• **USING THE INFORMATION**:
(a) Can you condense the paragraph beginning "The purpose of this study" in the brain cancer questionnaire abstract into a short bulleted list that keeps its main facts?
(b) Could you pick up the brain cancer questionnaire abstract after its final sentence and continue it?

---------- PAGE EXTRACT

The purpose of this study was to develop and validate a self-administered questionnaire to measure the health-related quality of life (QOL) of patients with brain cancer. We wanted to assess both core and disease-specific concerns in a single, easy-to-use instrument, thus promoting concision and clinical utility. The questionnaire departs from its predecessors in that it was designed for- and validated among French speaking Canadians.

Methods:

A focus group of health professionals was used to develop items for the questionnaire, which was later validated with 105 patients suffering from brain cancer. The underlying structure of the questionnaire was investigated using principal component analysis and confirmed using a principal factor analysis.

Results:

The final version of the questionnaire contains 30 items. Seven multi-item scales, tapping into distinct dimensions of QOL, were uncovered (i.e., functional well-being, symptom severity/fear of death, social support/acceptance of disease, autonomy in personal care, digestive symptomatology, neurocognitive function, and pain). Assessment of reliability revealed elevated internal consistency for each of the seven scales (Cronbach coefficient alpha ≥≥.65), whereas known-groups validity (anchor-based approach) revealed that the different dimensions uniquely discriminated between patients with different functional levels (Karnofsky Performance Scores) and clinical status (exposure to neurosurgery, radiotherapy, and use of chemotherapy and anticonvulsants).

--------------------
---------- DATA UNDER STUDY

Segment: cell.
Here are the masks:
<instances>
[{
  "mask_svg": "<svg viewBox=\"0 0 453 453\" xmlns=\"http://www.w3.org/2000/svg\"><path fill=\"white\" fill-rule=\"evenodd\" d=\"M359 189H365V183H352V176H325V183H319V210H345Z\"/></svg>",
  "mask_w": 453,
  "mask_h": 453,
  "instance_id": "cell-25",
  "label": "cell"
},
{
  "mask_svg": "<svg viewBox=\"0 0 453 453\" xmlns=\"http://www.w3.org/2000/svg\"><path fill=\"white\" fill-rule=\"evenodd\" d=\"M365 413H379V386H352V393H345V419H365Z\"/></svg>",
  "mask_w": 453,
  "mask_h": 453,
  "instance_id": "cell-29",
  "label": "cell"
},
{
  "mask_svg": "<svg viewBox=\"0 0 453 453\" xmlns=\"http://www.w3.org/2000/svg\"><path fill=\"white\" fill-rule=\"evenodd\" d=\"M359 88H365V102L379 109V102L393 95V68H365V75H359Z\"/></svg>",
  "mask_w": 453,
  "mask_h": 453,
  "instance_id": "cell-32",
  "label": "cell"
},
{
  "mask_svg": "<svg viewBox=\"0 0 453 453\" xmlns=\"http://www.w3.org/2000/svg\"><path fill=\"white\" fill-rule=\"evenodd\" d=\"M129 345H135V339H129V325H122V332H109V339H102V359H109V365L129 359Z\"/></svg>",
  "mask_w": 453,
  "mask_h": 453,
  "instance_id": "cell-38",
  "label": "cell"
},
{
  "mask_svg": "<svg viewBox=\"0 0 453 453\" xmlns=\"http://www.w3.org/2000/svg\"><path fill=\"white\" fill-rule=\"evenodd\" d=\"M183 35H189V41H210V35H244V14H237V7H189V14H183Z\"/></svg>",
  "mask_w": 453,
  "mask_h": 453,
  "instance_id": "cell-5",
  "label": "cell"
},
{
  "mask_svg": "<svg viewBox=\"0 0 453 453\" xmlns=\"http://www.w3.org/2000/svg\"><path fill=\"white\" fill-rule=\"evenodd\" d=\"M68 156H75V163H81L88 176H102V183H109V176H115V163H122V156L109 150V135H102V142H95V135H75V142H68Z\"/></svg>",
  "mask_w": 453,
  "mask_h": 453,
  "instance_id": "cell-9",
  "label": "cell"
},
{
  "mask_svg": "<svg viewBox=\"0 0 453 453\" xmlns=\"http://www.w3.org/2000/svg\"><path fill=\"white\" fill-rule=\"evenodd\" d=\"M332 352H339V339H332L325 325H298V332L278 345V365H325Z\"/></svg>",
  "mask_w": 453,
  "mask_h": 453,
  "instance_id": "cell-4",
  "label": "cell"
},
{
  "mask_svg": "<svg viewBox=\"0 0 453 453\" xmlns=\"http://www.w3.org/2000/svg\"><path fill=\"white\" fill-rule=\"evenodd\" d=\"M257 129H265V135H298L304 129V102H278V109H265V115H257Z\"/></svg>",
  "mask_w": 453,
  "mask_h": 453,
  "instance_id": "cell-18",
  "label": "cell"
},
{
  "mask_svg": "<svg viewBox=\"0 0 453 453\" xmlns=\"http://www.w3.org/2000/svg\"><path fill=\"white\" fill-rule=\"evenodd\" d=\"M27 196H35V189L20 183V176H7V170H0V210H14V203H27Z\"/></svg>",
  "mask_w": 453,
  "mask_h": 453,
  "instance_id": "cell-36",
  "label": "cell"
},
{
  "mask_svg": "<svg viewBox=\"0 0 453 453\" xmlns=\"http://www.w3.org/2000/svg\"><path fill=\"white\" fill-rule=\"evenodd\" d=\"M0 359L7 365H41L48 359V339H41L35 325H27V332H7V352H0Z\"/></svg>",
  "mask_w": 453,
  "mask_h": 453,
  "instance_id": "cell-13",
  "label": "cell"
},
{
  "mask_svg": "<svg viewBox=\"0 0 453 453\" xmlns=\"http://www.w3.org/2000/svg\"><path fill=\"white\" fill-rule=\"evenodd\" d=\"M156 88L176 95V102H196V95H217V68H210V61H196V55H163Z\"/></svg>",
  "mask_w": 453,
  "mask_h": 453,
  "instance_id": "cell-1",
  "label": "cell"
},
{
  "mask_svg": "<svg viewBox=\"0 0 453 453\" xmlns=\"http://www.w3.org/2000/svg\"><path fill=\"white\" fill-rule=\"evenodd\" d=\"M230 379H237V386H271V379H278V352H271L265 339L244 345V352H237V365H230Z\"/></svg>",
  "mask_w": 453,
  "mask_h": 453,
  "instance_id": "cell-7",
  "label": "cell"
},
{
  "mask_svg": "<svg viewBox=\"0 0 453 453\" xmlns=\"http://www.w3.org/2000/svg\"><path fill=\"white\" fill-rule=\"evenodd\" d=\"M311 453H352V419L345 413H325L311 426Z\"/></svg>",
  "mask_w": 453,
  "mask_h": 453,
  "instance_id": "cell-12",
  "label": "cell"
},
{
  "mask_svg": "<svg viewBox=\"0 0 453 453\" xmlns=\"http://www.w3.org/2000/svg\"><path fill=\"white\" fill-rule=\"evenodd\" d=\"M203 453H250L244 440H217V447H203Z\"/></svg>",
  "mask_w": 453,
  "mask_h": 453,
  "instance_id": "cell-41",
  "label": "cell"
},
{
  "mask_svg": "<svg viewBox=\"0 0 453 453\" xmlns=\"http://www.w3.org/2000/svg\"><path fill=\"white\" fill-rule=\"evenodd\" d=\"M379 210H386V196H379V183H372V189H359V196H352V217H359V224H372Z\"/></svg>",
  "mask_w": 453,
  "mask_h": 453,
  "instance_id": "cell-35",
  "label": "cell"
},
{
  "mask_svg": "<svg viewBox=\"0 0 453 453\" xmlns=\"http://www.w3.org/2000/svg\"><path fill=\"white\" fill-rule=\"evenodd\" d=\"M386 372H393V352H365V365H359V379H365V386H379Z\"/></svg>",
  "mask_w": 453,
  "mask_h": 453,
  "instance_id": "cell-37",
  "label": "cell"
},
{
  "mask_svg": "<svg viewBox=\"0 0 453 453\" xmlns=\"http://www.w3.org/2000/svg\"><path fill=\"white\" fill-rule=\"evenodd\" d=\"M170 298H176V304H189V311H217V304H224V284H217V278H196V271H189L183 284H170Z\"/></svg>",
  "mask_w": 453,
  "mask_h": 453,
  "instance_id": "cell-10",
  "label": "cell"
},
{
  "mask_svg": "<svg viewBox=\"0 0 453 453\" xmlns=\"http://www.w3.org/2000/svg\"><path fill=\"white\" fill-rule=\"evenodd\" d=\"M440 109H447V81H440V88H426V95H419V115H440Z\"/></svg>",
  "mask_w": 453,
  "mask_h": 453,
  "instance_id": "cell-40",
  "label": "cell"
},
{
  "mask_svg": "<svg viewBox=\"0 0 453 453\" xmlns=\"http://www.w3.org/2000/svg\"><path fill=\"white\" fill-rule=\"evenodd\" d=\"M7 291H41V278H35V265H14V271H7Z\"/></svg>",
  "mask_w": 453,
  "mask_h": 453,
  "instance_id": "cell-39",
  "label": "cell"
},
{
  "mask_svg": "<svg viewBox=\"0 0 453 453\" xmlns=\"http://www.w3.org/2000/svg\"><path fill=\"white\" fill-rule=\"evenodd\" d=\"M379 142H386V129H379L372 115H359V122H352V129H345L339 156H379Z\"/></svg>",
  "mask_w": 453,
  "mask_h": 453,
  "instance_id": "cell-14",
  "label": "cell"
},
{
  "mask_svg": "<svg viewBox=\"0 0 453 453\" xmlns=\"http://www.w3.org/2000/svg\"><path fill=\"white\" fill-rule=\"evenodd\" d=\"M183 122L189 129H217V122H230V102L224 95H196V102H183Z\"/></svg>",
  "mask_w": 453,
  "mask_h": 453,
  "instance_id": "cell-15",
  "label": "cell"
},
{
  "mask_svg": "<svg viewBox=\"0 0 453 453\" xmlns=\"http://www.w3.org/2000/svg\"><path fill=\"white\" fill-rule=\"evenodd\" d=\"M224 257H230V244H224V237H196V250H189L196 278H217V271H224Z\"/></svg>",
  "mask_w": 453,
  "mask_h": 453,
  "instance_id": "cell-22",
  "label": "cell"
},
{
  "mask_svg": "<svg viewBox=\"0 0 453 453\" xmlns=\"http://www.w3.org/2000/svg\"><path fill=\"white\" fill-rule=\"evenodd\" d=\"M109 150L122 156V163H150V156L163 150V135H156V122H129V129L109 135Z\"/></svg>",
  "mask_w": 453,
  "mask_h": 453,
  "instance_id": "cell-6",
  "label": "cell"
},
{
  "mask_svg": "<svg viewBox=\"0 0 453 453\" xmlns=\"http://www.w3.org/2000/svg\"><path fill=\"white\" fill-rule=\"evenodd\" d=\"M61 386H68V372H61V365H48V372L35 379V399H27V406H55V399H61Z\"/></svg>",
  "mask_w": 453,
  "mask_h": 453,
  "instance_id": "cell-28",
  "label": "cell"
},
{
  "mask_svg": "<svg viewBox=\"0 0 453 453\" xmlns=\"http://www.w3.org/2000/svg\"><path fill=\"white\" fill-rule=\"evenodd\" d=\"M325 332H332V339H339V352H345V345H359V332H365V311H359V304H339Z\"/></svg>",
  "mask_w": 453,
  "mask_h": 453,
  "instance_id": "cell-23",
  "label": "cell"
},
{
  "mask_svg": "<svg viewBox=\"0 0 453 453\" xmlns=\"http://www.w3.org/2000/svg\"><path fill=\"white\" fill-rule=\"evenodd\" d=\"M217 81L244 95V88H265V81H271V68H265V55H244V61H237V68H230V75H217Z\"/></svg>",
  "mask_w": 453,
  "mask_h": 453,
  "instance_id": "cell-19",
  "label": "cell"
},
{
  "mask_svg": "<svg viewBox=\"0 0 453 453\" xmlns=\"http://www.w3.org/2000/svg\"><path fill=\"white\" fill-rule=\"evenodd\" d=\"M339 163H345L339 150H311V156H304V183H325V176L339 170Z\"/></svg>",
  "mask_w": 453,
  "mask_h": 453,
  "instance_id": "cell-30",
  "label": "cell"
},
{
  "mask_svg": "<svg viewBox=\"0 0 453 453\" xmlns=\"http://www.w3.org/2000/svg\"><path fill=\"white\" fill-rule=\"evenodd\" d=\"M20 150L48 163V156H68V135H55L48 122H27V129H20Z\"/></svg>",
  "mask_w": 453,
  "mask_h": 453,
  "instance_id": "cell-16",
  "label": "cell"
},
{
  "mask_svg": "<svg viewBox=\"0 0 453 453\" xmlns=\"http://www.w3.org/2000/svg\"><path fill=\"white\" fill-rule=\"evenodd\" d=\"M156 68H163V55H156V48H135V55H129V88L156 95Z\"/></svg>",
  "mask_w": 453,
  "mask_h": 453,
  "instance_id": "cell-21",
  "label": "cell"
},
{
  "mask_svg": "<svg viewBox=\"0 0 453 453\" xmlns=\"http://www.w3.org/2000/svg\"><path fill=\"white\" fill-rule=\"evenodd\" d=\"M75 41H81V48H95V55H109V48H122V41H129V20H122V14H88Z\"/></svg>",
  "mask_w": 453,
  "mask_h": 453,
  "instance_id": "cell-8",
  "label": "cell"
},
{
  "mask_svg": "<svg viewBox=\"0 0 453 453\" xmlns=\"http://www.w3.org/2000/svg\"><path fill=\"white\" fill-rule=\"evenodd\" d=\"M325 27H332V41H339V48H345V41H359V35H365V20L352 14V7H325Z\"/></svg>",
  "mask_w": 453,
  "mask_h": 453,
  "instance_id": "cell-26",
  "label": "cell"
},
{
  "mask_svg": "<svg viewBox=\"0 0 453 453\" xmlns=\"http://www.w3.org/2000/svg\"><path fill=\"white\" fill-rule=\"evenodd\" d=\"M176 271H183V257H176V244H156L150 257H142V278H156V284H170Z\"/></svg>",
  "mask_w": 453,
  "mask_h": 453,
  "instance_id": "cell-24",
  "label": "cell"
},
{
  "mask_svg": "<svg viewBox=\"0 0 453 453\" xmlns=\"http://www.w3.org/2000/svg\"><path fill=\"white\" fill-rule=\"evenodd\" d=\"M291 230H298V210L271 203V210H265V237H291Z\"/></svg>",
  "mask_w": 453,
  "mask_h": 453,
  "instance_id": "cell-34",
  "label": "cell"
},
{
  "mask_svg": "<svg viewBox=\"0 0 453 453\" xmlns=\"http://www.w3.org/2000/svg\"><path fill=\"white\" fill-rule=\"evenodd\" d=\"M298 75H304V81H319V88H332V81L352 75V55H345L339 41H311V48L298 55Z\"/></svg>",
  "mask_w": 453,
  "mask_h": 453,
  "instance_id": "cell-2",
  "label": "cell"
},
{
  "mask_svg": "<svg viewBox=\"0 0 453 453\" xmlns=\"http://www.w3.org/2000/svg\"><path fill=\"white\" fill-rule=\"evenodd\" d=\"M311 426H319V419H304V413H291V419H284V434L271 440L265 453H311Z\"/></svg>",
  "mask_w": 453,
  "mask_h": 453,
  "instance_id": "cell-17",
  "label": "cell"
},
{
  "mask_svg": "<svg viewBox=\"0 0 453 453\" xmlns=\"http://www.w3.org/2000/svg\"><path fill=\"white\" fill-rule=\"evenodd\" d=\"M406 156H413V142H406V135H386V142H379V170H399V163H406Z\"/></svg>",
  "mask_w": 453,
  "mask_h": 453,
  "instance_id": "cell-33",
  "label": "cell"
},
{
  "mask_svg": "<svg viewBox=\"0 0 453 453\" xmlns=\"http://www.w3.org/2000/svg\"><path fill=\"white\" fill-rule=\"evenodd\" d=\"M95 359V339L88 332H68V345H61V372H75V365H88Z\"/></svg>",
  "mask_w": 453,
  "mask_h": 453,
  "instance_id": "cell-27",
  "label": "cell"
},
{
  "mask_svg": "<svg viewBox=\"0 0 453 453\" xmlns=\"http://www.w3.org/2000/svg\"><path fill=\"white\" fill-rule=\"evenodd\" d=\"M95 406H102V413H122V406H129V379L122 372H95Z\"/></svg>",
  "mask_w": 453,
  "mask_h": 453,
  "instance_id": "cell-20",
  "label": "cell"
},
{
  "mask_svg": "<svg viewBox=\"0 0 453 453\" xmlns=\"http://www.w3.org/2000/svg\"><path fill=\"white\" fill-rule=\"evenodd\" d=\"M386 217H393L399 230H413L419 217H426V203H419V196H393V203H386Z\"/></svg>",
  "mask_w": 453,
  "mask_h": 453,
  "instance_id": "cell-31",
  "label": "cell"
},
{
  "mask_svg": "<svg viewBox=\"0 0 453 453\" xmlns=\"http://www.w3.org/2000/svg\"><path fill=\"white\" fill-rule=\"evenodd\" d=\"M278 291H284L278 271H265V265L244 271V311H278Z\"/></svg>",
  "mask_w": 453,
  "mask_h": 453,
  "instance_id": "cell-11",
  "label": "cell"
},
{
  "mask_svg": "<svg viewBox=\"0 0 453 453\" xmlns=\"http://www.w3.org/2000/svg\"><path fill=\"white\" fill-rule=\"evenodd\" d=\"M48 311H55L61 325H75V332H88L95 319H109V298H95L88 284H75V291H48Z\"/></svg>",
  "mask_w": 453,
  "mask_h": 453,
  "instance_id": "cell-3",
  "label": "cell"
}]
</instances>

--------------------

• **ANSWERS IN ORDER**:
(a)
- Goal: develop and validate a self-administered questionnaire measuring the health-related quality of life of patients with brain cancer.
- Covers both core and disease-specific concerns in one concise, easy-to-use instrument meant for clinical utility.
- Unlike earlier questionnaires, it was designed for and validated among French-speaking Canadians.

(b)
Conclusion:

Our QOL questionnaire, the Sherbrooke Neuro-Oncology Assessment Scale, or SNAS, taps into both core and disease-specific issues relevant to neuro-oncology patients. It has good validity and reliability, and clearly reflects the multidimensional nature of QOL. Depending on the research focus, it may be used in clinical trials to track the impact of disease and/or treatment on satisfaction, functional status, and general well-being.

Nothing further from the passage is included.